Our hypothesis revolves around a kinetics-based argument. While thermodynamics tell us the favorable state of a system, kinetics dictate how we get there. One plausible explanation lies in the driving force initiated by a localized decreased chemical potential, ushering in an inward flux of solute [41,43]. This localized migration, under certain conditions, could lead to a supersaturation state. In our experiments, the intense localized heating around the plasmonic nanostructure, brought about by the confluence of laser energy and surface plasmon resonance (SPR), seems to momentarily diminish the solute species chemical potential. This sudden drop instigates a strong internal diffusion of the solute molecules. The rapid influx can momentarily elevate the local concentration of the solute beyond its thermodynamic solubility threshold. An added factor is the possible formation of nanobubbles induced by high-energy plasmonic hotspots [44,45,46]. These act as heterogeneous nucleation sites which allow for much lower nucleation barriers. Hence, we believe such transient supersaturated conditions become hotbeds for localized nucleation. The growth here occurs only within the first few nm from the SERS substrate where the heat is; hence, the material builds up from the bottom to the top, driven by the inward diffusion of solute due to the chemical potential gradient.
To conclude, while the broader thermodynamic landscape might suggest dissolution as the pathway of least resistance, the kinetics, steered by our experimental conditions, defies this by fostering conditions ripe for localized precipitation. The powerful synergy between electromagnetic fields and SPR, achievable uniquely through our experimental setup, has unveiled a novel nucleation-promoting mechanism.
Through the precise control and understanding of these processes, we can harness this complex phenomenon for enhancing biosensing applications. The strategy of targeted nucleation helps in minimizing unwanted precipitate coverage and maximizing the signal’s quality and quantity, setting a new standard in the field of biosensing. Hence, we illustrate how the unique optical and thermal properties of the nanopyramid gold substrate might reduce the nucleation barrier through plasmonic effects.

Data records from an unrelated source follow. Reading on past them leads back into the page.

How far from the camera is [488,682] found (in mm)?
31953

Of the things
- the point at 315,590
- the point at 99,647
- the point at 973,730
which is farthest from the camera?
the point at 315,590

3.4. Segregation Mechanism of the Growth Process

As salt crystals form on a substrate, they tend to bond more strongly with each other compared to other molecules present in the solution. This preference leads to a natural purification mechanism, where unwanted molecules, such as exosomes or other vesicles, are “pushed out” of the crystallization region. As shown in Figure 4, this effect has been observed and recorded using advanced microscopy techniques, including fluorescence microscopy (FM) with the fluorescence recovery after photobleaching (FRAP) setting of a Leica Confocal SP8 fluorescence microscope.
FM images of fluorescent polystyrene (PS) beads were used to directly visualize this purification process. These images reveal the formation of salt crystals and the accompanying displacement of PS beads. As the salt molecules nucleate and grow, they form specific crystal lattice structures, and their mutual attraction becomes significant. The FM images provide time-resolved insights into this phenomenon, showing the step-by-step process through which the beads are displaced by the forming salt crystals.
The purification mechanism can be understood through the principles of intermolecular forces and crystal growth. As salt crystals form, the strong ionic bonds between the salt molecules dominate the weaker van der Waals or other secondary interactions with the PS beads. As the salt crystals grow, they continue to favor bonding with other salt molecules, leading to a physical displacement of the PS beads, akin to a “pushing-out mechanism”. This purification mechanism observed during the salt crystallization process provides a striking example of the interplay between crystallography, intermolecular forces, and material properties, revealing how crystal growth can lead to natural purification.
In the realm of biosensing, employing this process could significantly enhance signal throughput and provide a more precise determination of bioparticle locations. These bioparticles are likely to cluster around the peripheries of the induced precipitates with high areal density, a phenomenon driven by the aforementioned mechanisms.
These findings not only deepen our understanding of crystallization and purification processes but also hint at potential applications in areas such as selective separation, biosensing, and materials engineering. By harnessing this inherent purification mechanism, novel methods may be developed to isolate specific molecules or particles within complex mixtures, paving the way for new technological advancements in various scientific and industrial domains.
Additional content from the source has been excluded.